If you receive a lot of reports and the threads do not process the queue
quickly enough, it will fill up pretty quickly.  If the queue is filled up,
the main thread which populates the message queue will politely go to sleep
for one minute before attempting to send new messages.  To avoid this, consider
to increase the queue size by modifying /proc/sys/fs/mqueue/msg_max.

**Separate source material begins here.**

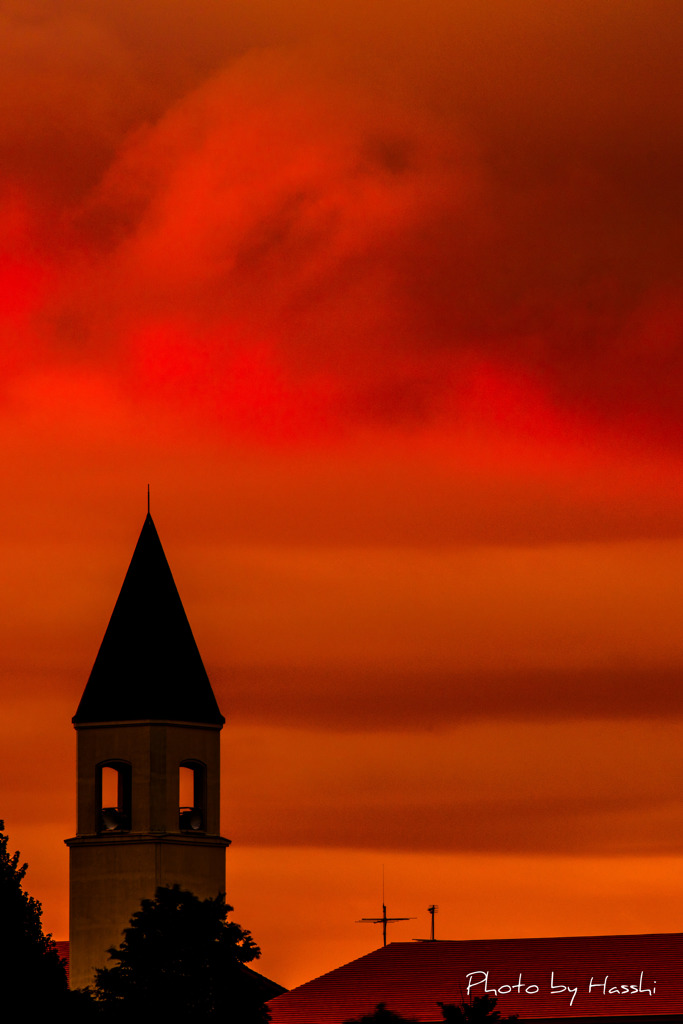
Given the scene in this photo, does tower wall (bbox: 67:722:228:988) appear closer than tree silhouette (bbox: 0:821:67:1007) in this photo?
No

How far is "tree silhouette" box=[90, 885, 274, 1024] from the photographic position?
226 feet

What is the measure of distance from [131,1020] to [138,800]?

When the daemon initialises itself, it will read this file to make sure it
uses the queue to the maximum, but not beyond that.


** PostgreSQL features

The daemon depends on the PostgreSQL database.  It is written with an
abstraction layer so it should, in theory, be possible to easily adopt it to
different database implementation.

In the current implementation, it makes use of PostgreSQL's LISTEN, NOTIFY and
UNLISTEN features.  A trigger is enabled on the submission queue table, which
sends a NOTIFY whenever a record is inserted into the table.  The rteval-parser
daemon listens for these notifications, and will immediately poll the table
upon such a notification.

Whenever a notification is received, it will always parse all unprocessed
reports.  In addition it will also only listen for notifications when there
are no unprocessed reports.

The core PostgreSQL implementation is only done in pgsql.[ch], which provides an
abstract API layer for the rest of the parser daemon.


** Submission queue status codes

In the rteval database's submissionqueue table there is a status field.  The
daemon will only consider records with status == 0 for processing.  It do not
consider any other fields.  For a better understanding of the different status
codes, look into the file statuses.h.